Tag Archives: Melissa Sweet

Kids’ Bio Bonanza

Wonderful children’s biographies are being published this fall, and even adults may discover new heroes and heroines! Here are a few that I’ve read recently.

Banksy Graffitied Walls and Wasn’t Sorry, by Fausto Gilberti

This small book is a cartoon-style, speculative biography of an artist that no one knows. Banksy started leaving his graffiti art in public places in England in the 1990s, and he has since placed random works of art in various museums, waiting to see when people would notice. He has never been caught, so there is a great deal of buzz over the mystery of his true identity, or whether he is actually a woman or even a group of artists. Italian writer Gilberti created all of the artwork for this book, with just one photo of a Banksy piece in the back, so this volume is best used as a jumping-off point to create curiosity in children for further research online. Very fun.

Einstein: The Fantastic Journey of a Mouse Through Space and Time, by Torben Kuhlmann

Okay, this is not technically a biography of Einstein, since it is told through the point of view of a mouse, but it will introduce children to the life and scientific theories of the great man. A little mouse wants to attend a cheese festival, but he arrives a day late, and somehow ends up in Einstein’s former workshop, trying to figure out how to go back in time. He goes too far back, though, and lands in Einstein’s lifetime, leaving the scientist notes that lead to his discovery of the theory of relativity.
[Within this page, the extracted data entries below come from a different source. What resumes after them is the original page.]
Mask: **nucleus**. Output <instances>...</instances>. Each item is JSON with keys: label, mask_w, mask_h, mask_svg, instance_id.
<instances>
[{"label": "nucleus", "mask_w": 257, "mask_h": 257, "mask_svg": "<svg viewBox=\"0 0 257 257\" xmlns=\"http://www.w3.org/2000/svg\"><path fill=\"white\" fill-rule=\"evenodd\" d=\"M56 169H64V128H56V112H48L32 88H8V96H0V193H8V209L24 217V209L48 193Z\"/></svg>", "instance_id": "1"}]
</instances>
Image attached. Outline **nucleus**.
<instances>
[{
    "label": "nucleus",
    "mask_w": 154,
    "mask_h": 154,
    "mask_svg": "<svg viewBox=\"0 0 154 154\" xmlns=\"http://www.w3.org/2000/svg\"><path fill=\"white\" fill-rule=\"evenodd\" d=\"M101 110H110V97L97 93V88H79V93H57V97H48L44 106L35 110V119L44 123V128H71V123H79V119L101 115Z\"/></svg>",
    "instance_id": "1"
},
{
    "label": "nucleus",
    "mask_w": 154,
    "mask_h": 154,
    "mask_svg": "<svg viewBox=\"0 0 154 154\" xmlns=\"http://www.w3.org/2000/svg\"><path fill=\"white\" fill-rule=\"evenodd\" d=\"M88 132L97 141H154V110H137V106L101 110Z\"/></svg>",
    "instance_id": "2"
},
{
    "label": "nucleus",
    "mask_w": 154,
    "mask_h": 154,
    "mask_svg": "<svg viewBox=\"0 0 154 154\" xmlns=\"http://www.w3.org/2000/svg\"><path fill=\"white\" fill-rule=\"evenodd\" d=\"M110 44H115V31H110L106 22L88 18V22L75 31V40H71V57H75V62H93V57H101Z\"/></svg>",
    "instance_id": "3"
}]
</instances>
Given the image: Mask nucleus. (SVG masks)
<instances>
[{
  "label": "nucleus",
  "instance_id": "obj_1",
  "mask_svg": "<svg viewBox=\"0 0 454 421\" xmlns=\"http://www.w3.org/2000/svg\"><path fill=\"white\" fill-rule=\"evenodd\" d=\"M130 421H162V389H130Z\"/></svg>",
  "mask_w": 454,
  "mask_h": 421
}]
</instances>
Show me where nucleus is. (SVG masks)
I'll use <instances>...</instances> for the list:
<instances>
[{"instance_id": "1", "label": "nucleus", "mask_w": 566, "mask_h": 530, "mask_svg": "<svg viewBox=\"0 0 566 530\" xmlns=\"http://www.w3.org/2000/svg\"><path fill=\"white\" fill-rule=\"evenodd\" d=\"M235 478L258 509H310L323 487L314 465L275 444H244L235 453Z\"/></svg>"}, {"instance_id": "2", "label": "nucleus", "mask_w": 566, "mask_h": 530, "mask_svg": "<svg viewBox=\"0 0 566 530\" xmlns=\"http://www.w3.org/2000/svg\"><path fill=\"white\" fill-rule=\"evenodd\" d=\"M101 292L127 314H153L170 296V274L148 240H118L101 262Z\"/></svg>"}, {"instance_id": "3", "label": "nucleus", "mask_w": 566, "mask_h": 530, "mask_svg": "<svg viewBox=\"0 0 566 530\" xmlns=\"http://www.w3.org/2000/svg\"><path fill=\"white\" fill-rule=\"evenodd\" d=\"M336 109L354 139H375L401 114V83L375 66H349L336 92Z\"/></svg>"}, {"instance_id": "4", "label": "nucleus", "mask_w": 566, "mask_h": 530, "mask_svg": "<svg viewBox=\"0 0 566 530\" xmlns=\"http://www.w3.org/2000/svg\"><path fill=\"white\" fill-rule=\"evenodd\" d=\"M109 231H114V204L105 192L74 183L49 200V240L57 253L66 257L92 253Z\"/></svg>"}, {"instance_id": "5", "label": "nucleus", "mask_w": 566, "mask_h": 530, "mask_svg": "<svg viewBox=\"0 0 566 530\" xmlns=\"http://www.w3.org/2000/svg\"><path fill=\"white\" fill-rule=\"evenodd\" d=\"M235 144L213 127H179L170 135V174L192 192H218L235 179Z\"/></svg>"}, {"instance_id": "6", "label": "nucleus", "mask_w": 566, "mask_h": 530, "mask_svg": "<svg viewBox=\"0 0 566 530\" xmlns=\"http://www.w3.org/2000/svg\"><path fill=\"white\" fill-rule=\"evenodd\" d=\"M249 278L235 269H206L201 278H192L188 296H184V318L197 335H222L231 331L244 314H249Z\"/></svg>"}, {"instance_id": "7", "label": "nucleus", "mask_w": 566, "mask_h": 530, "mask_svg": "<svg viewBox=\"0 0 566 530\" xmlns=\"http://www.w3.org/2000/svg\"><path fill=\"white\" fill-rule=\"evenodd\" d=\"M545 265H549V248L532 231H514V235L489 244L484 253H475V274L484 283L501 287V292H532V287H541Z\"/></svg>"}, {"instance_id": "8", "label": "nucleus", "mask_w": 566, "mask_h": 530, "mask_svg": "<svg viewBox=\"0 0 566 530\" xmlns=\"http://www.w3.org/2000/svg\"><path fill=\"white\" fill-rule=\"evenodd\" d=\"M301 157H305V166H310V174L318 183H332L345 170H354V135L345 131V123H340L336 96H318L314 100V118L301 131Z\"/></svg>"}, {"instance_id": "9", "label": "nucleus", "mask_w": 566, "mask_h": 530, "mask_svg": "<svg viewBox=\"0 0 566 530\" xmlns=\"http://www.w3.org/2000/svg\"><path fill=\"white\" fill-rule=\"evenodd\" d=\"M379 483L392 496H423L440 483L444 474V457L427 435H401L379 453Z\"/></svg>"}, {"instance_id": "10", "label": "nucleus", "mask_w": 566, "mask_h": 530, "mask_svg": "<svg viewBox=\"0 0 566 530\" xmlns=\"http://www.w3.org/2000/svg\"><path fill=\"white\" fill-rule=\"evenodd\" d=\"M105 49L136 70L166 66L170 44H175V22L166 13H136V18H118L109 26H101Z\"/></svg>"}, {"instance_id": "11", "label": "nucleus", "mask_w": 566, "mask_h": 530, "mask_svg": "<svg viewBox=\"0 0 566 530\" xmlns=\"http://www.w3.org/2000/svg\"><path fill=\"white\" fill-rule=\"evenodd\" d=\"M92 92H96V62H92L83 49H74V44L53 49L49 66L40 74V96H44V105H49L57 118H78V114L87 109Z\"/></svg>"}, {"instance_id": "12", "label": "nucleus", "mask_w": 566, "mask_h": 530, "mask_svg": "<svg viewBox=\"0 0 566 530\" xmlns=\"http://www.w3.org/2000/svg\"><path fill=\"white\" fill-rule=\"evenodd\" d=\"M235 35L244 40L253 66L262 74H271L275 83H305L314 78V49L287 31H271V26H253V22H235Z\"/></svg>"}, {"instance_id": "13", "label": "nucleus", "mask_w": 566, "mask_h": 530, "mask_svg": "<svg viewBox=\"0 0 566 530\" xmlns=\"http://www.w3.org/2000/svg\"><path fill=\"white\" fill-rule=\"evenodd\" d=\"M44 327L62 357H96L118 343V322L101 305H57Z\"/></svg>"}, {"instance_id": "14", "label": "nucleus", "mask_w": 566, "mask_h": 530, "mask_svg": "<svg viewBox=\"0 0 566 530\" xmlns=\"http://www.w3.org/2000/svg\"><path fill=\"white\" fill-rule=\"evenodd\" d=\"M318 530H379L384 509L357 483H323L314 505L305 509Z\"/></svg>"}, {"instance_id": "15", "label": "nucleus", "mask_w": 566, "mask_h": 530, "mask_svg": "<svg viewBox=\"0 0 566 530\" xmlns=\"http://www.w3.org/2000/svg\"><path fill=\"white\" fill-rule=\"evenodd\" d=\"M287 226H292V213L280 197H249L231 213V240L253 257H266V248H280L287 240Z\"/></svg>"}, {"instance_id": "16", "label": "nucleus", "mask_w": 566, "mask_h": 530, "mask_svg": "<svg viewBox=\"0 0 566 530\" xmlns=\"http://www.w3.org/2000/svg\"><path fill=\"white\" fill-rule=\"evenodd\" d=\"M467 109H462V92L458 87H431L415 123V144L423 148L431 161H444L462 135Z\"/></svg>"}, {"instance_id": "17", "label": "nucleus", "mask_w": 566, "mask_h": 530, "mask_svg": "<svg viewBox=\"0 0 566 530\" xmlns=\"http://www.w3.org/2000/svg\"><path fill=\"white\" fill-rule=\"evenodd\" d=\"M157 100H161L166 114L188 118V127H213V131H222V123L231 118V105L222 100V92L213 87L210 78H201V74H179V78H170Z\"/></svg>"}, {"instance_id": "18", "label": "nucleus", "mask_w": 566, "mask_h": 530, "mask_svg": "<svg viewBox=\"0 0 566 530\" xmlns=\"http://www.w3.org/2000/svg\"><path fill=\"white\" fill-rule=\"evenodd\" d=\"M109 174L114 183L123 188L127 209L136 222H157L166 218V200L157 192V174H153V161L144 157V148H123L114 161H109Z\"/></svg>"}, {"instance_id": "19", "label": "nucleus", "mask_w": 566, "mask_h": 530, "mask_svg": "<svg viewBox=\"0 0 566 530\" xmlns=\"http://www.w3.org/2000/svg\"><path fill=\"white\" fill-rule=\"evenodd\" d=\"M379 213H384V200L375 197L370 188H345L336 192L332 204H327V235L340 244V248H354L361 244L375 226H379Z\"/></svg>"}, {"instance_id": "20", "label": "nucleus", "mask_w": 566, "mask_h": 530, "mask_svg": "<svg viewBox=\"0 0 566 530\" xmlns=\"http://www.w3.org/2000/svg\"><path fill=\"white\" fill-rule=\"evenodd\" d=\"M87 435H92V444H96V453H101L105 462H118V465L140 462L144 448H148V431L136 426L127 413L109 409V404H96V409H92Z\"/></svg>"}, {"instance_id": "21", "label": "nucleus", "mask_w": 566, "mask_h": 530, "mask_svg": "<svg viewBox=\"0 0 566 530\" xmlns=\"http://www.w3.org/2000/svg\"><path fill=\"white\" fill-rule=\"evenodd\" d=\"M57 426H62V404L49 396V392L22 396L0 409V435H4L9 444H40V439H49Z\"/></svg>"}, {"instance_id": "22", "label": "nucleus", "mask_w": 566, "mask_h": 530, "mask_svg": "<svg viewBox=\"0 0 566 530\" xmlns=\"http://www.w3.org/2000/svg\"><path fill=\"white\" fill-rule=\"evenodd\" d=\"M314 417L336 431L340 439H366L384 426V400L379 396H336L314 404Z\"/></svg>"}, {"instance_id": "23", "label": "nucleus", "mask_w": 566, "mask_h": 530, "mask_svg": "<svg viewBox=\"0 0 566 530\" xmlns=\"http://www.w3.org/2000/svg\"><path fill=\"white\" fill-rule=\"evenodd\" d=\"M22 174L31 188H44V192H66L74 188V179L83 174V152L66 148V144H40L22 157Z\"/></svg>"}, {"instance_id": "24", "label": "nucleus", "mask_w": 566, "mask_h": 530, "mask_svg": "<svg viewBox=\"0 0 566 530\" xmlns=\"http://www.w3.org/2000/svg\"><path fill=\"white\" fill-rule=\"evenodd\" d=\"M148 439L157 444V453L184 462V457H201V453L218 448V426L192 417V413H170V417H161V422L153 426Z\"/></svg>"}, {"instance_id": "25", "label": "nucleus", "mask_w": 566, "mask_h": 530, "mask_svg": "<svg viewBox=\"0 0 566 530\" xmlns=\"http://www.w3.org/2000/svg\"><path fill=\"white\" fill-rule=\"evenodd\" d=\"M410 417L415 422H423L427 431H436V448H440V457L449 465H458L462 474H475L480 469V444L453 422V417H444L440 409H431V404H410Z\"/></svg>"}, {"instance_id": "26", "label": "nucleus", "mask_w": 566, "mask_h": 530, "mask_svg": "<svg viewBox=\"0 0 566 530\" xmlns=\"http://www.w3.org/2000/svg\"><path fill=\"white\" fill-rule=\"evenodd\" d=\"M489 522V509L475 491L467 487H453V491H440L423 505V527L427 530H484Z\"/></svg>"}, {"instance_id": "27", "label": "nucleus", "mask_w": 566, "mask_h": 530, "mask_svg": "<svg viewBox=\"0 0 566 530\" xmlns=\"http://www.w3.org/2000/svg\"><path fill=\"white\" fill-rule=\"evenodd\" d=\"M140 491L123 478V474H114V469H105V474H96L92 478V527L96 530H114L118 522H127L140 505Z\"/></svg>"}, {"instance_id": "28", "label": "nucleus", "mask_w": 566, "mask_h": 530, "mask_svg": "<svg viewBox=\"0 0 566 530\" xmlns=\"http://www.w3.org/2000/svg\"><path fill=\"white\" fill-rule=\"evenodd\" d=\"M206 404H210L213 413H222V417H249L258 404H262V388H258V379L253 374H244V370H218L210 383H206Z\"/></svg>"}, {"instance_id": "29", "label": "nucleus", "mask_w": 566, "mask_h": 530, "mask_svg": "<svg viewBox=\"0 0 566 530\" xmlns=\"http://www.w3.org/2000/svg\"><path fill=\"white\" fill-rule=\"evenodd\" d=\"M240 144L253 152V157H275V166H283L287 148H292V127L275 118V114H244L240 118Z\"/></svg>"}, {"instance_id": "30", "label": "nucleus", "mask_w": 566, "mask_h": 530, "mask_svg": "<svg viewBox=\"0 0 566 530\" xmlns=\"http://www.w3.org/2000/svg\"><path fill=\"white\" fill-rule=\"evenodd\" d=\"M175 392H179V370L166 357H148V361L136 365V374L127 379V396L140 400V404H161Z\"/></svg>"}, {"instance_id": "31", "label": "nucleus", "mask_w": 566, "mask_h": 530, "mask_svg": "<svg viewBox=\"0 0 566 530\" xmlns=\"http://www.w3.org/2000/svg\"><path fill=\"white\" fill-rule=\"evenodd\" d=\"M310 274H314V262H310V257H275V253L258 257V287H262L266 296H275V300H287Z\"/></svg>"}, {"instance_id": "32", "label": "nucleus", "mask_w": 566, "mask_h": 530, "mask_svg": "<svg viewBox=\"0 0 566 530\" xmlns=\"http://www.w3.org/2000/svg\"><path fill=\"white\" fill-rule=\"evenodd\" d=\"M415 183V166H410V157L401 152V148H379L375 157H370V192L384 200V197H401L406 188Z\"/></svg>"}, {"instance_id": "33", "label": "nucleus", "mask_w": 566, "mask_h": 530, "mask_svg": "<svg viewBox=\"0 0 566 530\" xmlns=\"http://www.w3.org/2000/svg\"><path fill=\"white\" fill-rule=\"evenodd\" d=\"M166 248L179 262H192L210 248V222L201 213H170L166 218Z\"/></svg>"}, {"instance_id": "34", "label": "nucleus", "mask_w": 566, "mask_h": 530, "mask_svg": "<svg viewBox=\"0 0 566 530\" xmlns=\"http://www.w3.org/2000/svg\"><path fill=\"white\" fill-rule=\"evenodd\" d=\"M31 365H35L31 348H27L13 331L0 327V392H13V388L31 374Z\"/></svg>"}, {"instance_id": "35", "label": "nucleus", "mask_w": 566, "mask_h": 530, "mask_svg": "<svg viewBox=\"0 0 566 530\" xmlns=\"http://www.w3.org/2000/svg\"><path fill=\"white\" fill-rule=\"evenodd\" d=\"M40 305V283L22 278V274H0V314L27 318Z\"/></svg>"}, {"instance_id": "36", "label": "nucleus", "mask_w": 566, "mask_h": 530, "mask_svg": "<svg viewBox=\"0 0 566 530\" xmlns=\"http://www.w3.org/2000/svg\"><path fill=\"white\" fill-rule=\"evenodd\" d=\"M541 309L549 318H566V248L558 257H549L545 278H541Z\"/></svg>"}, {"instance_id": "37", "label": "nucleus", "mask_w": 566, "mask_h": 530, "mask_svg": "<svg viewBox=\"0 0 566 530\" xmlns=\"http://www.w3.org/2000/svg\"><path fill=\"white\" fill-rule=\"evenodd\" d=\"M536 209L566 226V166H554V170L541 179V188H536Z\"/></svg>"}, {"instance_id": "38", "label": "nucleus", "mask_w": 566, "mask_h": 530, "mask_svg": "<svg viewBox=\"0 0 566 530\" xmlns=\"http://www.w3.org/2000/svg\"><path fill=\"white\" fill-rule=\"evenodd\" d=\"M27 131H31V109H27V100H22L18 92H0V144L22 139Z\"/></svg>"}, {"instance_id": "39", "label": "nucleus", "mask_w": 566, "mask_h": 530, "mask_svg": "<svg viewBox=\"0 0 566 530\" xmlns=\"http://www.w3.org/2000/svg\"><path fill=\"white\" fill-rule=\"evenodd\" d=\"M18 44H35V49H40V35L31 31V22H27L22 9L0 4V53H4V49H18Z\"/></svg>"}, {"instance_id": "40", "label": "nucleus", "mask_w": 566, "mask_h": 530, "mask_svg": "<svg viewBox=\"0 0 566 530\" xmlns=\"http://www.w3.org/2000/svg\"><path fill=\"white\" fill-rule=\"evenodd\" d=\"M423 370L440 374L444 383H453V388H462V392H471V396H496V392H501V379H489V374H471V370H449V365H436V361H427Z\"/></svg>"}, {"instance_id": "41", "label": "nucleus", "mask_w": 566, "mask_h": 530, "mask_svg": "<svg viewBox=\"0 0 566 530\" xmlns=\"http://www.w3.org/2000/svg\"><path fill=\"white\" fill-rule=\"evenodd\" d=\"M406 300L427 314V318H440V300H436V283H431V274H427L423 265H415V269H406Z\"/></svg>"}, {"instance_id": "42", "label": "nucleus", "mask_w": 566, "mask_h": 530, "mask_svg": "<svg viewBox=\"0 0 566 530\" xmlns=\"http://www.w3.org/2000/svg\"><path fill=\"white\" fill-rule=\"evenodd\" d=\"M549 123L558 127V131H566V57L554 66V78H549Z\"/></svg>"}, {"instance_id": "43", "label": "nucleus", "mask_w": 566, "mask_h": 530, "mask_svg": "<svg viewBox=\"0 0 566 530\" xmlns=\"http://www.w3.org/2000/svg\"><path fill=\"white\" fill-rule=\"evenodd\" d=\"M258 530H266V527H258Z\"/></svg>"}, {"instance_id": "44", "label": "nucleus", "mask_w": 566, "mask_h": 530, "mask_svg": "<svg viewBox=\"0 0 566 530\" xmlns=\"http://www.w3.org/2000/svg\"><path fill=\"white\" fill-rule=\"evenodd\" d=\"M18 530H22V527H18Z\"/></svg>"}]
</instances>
The real star of this thick picture book is Kuhlmann’s artwork, which is luminous and fascinating. If you and your children have not discovered this artist’s work in the past, do yourselves a favor and get all his books. Your kids will spend hours poring over all the tiny details, and they might even learn something!

J.R.R. Tolkien for Kids: His Life and Writings with 21 Activities, by Simonetta Carr

This large paperback is part of the Chicago Review Press series that relates easy projects to the subject of the book. If your children are of an age to read The Hobbit, this biography would be the perfect accompaniment. From his birth and the early death of his parents, through World War I and his romance with his beloved wife, to his professorship and famous works of literature, this volume chronicles Tolkien’s long life on an upper elementary or middle school level. Although all of the activities are simple to accomplish at home, some reinforce the narrative more appropriately than others. There is an annoyingly large number of typographical errors, but the content is worth it. Tolkien’s works will enrich every child’s life.

Osnat and Her Dove: The True Story of the World’s First Female Rabbi, by Sigal Samuel and Vali Mintzi

Osnat was born in Mosul about 500 years ago. Her father was a rabbi, and even though he didn’t think girls needed to read, he didn’t have any sons, so he taught her. When he died, Osnat’s husband took over the yeshiva—or school—where he taught boys about Hebrew and their Jewish faith. Since he was busy, Osnat began teaching Torah, so that when her husband also passed away, she was the natural choice to lead the yeshiva herself. She went on to perform miracles, along with her beloved pet dove. Mintzi filled this picture book with vivid paintings in red, deep blue, and gold that recall the colors of ancient Iraq. A beautiful volume to introduce your children to a rich culture.

Unbound: The Life + Art of Judith Scott, by Joyce Scott, with Brie Spangler and Melissa Sweet

Joyce and Judith Scott were twin sisters and best friends throughout their early childhood in the 1940s. One day, Joyce came home from school to find that her beloved sister had been confined in an institution because she was deaf and had Down Syndrome, and at that time, doctors had no alternatives for parents. When Joyce grew up, she petitioned to have her sister come to live in her house, and each day, she would take Judith to the Creative Growth Art Center. At first, Judith seemed uninterested, but one day, the staff brought out yarn, ribbons, and fabric scraps. Judith began gathering up pieces of wood and various objects and creating sculptures with the materials. She hid things inside the layers of material, excitedly bringing meaning to her art. Eventually, people began to appreciate her creativity, and her work was displayed in art shows, written about in books, and honored in documentaries. Judith died in 2005, but her sister continues to spread the word about the value of creativity for all people. The body of the book is illustrated with Melissa Sweet’s lovely, childlike drawings, followed by photographs, a timeline, and other explanatory backmatter.

Disclaimer: I read library copies of all of these books. Opinions expressed are solely my own and may not reflect those of my employer or anyone else.